PR3-ANCA and panel diagnostics in pediatric inflammatory bowel disease to distinguish ulcerative colitis from Crohn's disease
- PMID: 30557305
- PMCID: PMC6296712
- DOI: 10.1371/journal.pone.0208974
PR3-ANCA and panel diagnostics in pediatric inflammatory bowel disease to distinguish ulcerative colitis from Crohn's disease
Abstract
Background: Accurate classification of patients with inflammatory bowel disease into the subtypes ulcerative colitis (UC) and Crohn's disease (CD) is still a challenge, but important for therapy and prognosis.
Objectives: To evaluate the diagnostic utility of anti-neutrophil cytoplasmic antibodies specific for proteinase-3 (PR3-ANCA) for ulcerative colitis (UC) and the value of an antibody panel incorporating PR3-ANCA to differentiate between Crohn's disease (CD) and UC.
Study design: In this cohort study, 122 pediatric and adolescent individuals were retrospectively included (61 IBD patients of two clinical centers, 61 non-IBD controls). All subjects had a comprehensive antibody profile done from stored sera taken close to time of diagnosis. By employing quasi-exhaustive logistic regression the best discriminative model for UC and CD,subjects was determined in a training cohort and confirmed in a validation cohort.

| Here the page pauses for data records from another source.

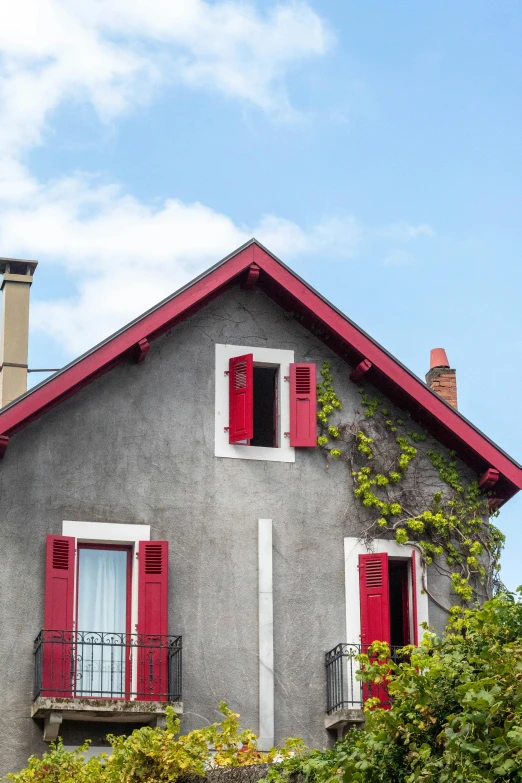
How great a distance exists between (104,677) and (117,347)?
4.36 m

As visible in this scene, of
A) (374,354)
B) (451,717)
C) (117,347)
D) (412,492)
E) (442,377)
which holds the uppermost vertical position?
(442,377)

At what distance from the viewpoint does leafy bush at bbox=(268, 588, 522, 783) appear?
25.1 feet

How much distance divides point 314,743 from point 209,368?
5347mm

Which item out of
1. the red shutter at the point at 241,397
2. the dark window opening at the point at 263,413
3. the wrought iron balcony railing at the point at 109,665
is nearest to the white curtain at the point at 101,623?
the wrought iron balcony railing at the point at 109,665

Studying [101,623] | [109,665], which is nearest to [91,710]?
[109,665]

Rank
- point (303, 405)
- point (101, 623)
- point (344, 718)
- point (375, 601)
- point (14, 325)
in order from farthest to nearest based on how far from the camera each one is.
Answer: point (14, 325) < point (303, 405) < point (375, 601) < point (101, 623) < point (344, 718)

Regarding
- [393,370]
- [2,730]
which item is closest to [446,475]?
[393,370]

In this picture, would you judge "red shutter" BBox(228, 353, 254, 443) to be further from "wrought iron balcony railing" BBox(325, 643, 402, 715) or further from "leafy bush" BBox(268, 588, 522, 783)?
"leafy bush" BBox(268, 588, 522, 783)

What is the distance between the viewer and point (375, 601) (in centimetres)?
1803

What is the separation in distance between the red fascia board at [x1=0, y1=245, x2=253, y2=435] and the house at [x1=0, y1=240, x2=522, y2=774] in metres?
0.03

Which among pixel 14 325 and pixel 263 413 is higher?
pixel 14 325

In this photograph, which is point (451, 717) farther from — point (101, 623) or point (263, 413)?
point (263, 413)

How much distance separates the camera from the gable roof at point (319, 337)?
1795 cm

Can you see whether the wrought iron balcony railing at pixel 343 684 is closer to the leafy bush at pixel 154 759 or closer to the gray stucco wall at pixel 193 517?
the gray stucco wall at pixel 193 517
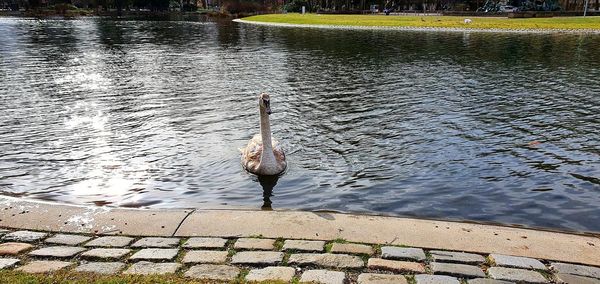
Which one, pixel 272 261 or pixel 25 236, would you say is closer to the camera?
pixel 272 261

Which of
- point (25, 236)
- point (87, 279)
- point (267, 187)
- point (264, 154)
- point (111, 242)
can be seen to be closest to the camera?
point (87, 279)

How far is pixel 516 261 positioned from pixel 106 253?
534 cm

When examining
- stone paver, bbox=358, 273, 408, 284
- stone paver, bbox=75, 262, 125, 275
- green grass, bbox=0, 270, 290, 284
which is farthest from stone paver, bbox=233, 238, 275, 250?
stone paver, bbox=75, 262, 125, 275

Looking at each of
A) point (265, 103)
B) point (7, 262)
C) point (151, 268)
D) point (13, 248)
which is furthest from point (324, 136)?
point (7, 262)

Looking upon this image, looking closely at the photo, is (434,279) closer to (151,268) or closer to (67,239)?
(151,268)

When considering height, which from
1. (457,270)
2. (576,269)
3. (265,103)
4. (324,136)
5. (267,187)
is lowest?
(267,187)

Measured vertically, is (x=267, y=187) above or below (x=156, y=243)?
below

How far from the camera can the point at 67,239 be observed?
6340mm

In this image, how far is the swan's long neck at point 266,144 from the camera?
9.90 m

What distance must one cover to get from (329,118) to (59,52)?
2671cm

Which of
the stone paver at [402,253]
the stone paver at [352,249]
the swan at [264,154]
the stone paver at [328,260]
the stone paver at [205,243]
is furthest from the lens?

Results: PR3-ANCA was specifically associated with UC (odds ratio (OR), 17.6; 95% confidence interval (CI); 3.6, 87); P < .001). A four antibody-panel including PR3-ANCA had an AUC of 90.81% (95%CI; 81.93, 99.69) to distinguish between UC and CD in the training cohort. In a smaller external validation cohort, the AUC was 84.13% (95%CI; 64.21, 100) for accurate diagnosis of CD and UC.
Conclusion: PR3-ANCA is highly specific for UC. The differentiating capability of a panel, which contains PR3-ANCA and weighs broadly available antibodies, is superior and utilization of the panel can support accurate classification in the work-up of pediatric and adolescent patients with IBD patients.
Conflict of interest statement
The authors have declared that no competing interests exist.